3. Çocukluk travmaları
Kalıcı bir iz vazgeçen negatif çocukluk tecrübeleri, önemsememe, istismar, takdir ve destek görmeme değersiz sezme duygusunun gelişiminde rol oynayabilir. İstismara uğrayan veya ebeveynleri tarafından sıklıkla tenkit etilen çocuklar, bu önem vermeme duygusunu erişkinlik yarıyıllarına taşıyabilir. Travmaların çözüme kavuşması, bireyin kendini ya da geçmişini bağışlamayı, affetmeyi bilmesi ve kabul etmesi için profesyonel bir destek almak takviyeci olabilir.
4. Devirici tenkitler
Geçmişte ya da şu anda başkaları tarafından tenkit etilmiş olabilirsiniz. Birinin sizi minik düşürdüğünü ya da zafersizliğinizi suratınıza vurduğunu düşünerek kendinizi değersiz sezmeye başlayabilirsiniz. Yapıcı olmayan tenkitler, fertlerin kendilerini beceriksiz sezmesine ve değersiz biri olarak görmesine neden olabilir; oysa ki buradaki mesele nasıl tenkit yapması gerektiğini öğrenmeyen karşıdaki bireydir.
5. Ayrılık süreci
Rastgele bir ilişkinizde bitiş çizgisine çok yanaştığınızda ya da boşanmanız netleştikten sonra kendinizi ‘Neden ben, ne oldu, ben neyi noksan yaptım, bende noksan olan ne, neden yeterli değilim’ gibi suallerle baş başa kalmış bulabilirsiniz. İçine düştüğünüz duygusal olarak zorlayıcı olan bu gidişat da öz değerinizi denetlemenize ve dolayısıyla kendinizi değersiz sezmenize neden olabilir.
6. Düşük benlik algısı
Yaşamınızdaki birtakım hadiselerden, toksik ilişkilerden, negatif gidişatlardan dolayı öz güveniniz sarsılmış olabilir ve bu sebeple düşük benlik algısı ile çaba etmek zorunda kalabilirsiniz. Kendinize olan güveninizi kaybettiğinizde ve benliğinize dair sezdiğiniz, düşündüğünüz her şey yalnızca negatif yargılardan ibaretse tüm bunlar değersizlik hissini doğurabilir.
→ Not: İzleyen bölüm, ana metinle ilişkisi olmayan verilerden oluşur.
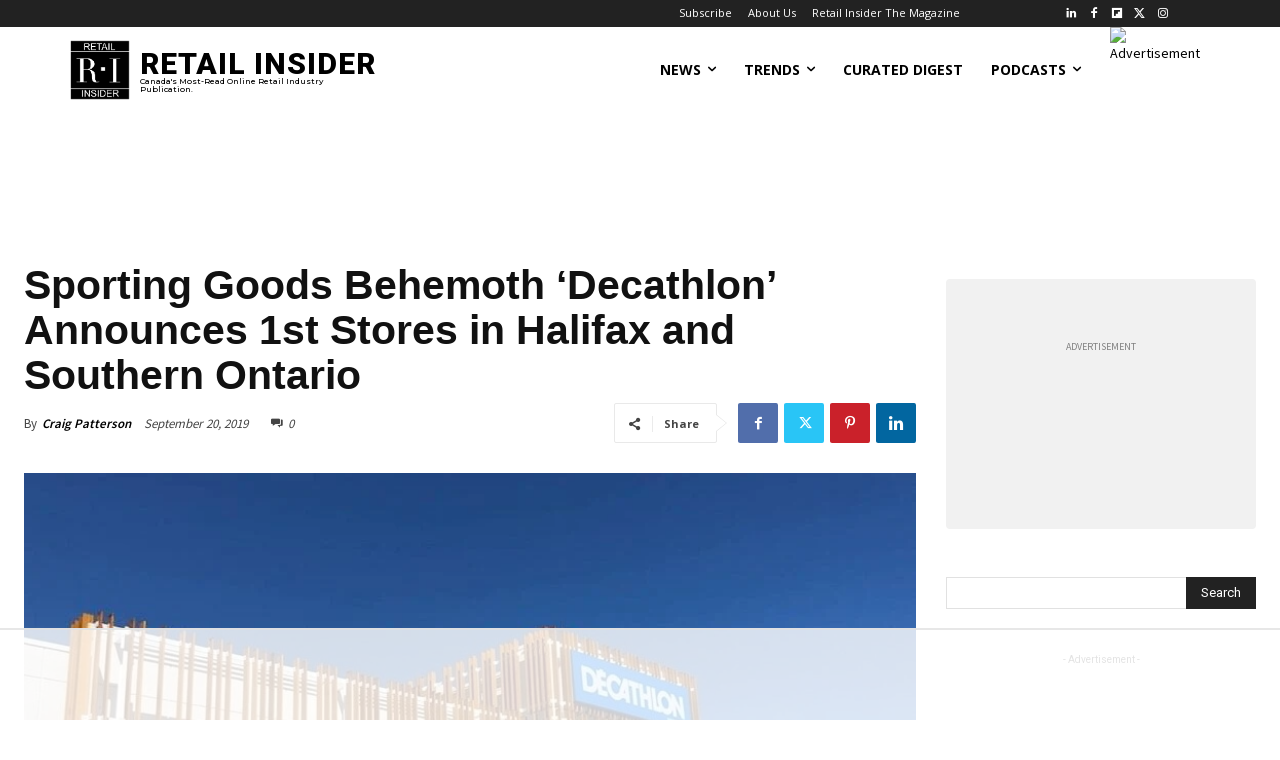

--- FILE ---
content_type: text/html
request_url: https://api.intentiq.com/profiles_engine/ProfilesEngineServlet?at=39&mi=10&dpi=936734067&pt=17&dpn=1&iiqidtype=2&iiqpcid=bdfd6266-ec81-418a-b2c7-c69d54994457&iiqpciddate=1769008707029&pcid=e629862c-a88b-4a17-aae1-f594fe1b747e&idtype=3&gdpr=0&japs=false&jaesc=0&jafc=0&jaensc=0&jsver=0.33&testGroup=A&source=pbjs&ABTestingConfigurationSource=group&abtg=A&vrref=https%3A%2F%2Fretail-insider.com
body_size: 52
content:
{"abPercentage":97,"adt":1,"ct":2,"isOptedOut":false,"data":{"eids":[]},"dbsaved":"false","ls":true,"cttl":86400000,"abTestUuid":"g_01744856-28fe-47de-b525-0292376478ff","tc":9,"sid":561934929}

--- FILE ---
content_type: text/html; charset=utf-8
request_url: https://www.google.com/recaptcha/api2/aframe
body_size: 267
content:
<!DOCTYPE HTML><html><head><meta http-equiv="content-type" content="text/html; charset=UTF-8"></head><body><script nonce="rIoKgIWzWWWY26nUVA1LiA">/** Anti-fraud and anti-abuse applications only. See google.com/recaptcha */ try{var clients={'sodar':'https://pagead2.googlesyndication.com/pagead/sodar?'};window.addEventListener("message",function(a){try{if(a.source===window.parent){var b=JSON.parse(a.data);var c=clients[b['id']];if(c){var d=document.createElement('img');d.src=c+b['params']+'&rc='+(localStorage.getItem("rc::a")?sessionStorage.getItem("rc::b"):"");window.document.body.appendChild(d);sessionStorage.setItem("rc::e",parseInt(sessionStorage.getItem("rc::e")||0)+1);localStorage.setItem("rc::h",'1769008721202');}}}catch(b){}});window.parent.postMessage("_grecaptcha_ready", "*");}catch(b){}</script></body></html>

--- FILE ---
content_type: text/plain
request_url: https://rtb.openx.net/openrtbb/prebidjs
body_size: -225
content:
{"id":"bc1b8bf7-e344-40a1-a7b0-76e3c0bc61c0","nbr":0}

--- FILE ---
content_type: text/plain; charset=UTF-8
request_url: https://at.teads.tv/fpc?analytics_tag_id=PUB_17002&tfpvi=&gdpr_consent=&gdpr_status=22&gdpr_reason=220&ccpa_consent=&sv=prebid-v1
body_size: 56
content:
N2UwZGFjZjctN2YwOC00ZWUzLTg1MDktM2ZhMWRjZGJlOTRjIzMtMg==

--- FILE ---
content_type: text/plain
request_url: https://rtb.openx.net/openrtbb/prebidjs
body_size: -225
content:
{"id":"8c8960f2-cdd3-4323-8092-0a865243d15e","nbr":0}

--- FILE ---
content_type: text/plain
request_url: https://rtb.openx.net/openrtbb/prebidjs
body_size: -225
content:
{"id":"57f62457-9da8-4810-8058-43baa0257532","nbr":0}

--- FILE ---
content_type: text/plain
request_url: https://rtb.openx.net/openrtbb/prebidjs
body_size: -225
content:
{"id":"60f95826-ae64-4fc0-9545-c0f521a10bfa","nbr":0}

--- FILE ---
content_type: text/plain
request_url: https://rtb.openx.net/openrtbb/prebidjs
body_size: -225
content:
{"id":"30cac161-aea5-4c3a-8d5f-e6f8f15b202b","nbr":0}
7. Negatiflikleri şahsi idrak etme
Negatif hadiseleri kendi eylemlerinize veya özelliklerinize bağlayabilirsiniz. Bir şeyler yolunda gitmediğinde bunu kendi yanılgınız olarak görüp manevi sebeplere bağladığınızda işe yaramama, kayda değer bir şeyler yapmama ile kendinizi yargılayıp değerinizi denetlemeye başlayabilirsiniz.
8. Yaşamın güçlükleri
Hepimiz paranın her şey olmadığını öğrensek de özellikle finansal bir çıkmaza girdiğimizde veya bir iş kaybı yaşadığımızda, fobi, stres ve kaygı hayatımızı ele geçirebilir. Öz değerimiz sarsılabilir, yanılgılı olduğumuza inanmaya başlayabilir, kendimizi beceriksiz, umutsuz, işe haylaz sezebiliriz. Bu sebeple mali meseleler, ayrılıklar, müzakereler, iş kaybı, imtihanı kazanamama gibi hayatın natürel bir parçası olan negatifliklerle başa çıkamadığımızda değersizlik hissiyle yüzleşebiliriz.